§ Task requirements
Reproduce word for word only the lines from the one containing "How large a" through the final line of the entries below, including both of those lines.

** Start Extracted data **

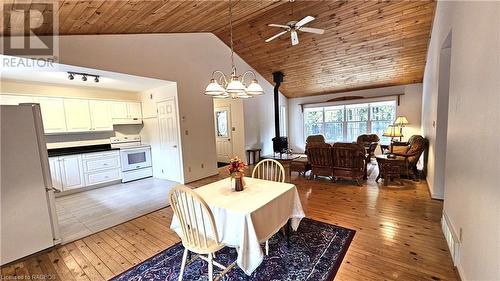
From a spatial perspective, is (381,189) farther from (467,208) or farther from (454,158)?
(467,208)

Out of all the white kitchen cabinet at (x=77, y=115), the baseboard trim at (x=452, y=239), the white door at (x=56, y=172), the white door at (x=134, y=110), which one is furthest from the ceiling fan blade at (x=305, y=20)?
the white door at (x=56, y=172)

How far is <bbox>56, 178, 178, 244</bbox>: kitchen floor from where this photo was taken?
3.01 m

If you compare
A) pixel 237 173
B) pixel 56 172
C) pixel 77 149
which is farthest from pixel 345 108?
pixel 56 172

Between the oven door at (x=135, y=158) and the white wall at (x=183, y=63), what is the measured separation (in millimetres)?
1429

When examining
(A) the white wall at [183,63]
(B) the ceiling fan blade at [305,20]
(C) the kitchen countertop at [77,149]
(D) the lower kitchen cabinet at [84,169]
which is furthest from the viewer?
(C) the kitchen countertop at [77,149]

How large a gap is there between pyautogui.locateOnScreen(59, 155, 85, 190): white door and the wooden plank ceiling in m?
2.66

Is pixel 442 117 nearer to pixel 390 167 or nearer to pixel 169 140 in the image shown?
pixel 390 167

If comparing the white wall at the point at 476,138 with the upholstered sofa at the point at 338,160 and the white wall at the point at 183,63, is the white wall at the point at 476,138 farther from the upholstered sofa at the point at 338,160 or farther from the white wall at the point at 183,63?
the white wall at the point at 183,63

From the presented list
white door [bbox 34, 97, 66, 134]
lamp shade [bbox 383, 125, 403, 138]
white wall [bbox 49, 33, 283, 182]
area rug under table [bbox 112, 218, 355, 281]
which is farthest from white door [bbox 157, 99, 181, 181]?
lamp shade [bbox 383, 125, 403, 138]

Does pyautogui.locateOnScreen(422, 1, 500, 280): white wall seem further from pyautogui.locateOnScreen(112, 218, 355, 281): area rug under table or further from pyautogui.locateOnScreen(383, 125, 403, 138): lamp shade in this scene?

** End Extracted data **

§ Answer for the task
How large a gap is there between pyautogui.locateOnScreen(59, 155, 85, 190): white door and the wooden plank ceiling in m?
2.66

Is pixel 442 117 nearer to pixel 390 167 or nearer to pixel 169 140 in the image shown?
pixel 390 167

If comparing the white wall at the point at 476,138 with the upholstered sofa at the point at 338,160 and the white wall at the point at 183,63, is the white wall at the point at 476,138 farther from the upholstered sofa at the point at 338,160 or farther from the white wall at the point at 183,63?
the white wall at the point at 183,63

From the presented list
white door [bbox 34, 97, 66, 134]
lamp shade [bbox 383, 125, 403, 138]
white wall [bbox 49, 33, 283, 182]
area rug under table [bbox 112, 218, 355, 281]
which is farthest from white door [bbox 157, 99, 181, 181]?
lamp shade [bbox 383, 125, 403, 138]

Does pyautogui.locateOnScreen(422, 1, 500, 280): white wall seem further from pyautogui.locateOnScreen(112, 218, 355, 281): area rug under table or further from pyautogui.locateOnScreen(383, 125, 403, 138): lamp shade in this scene?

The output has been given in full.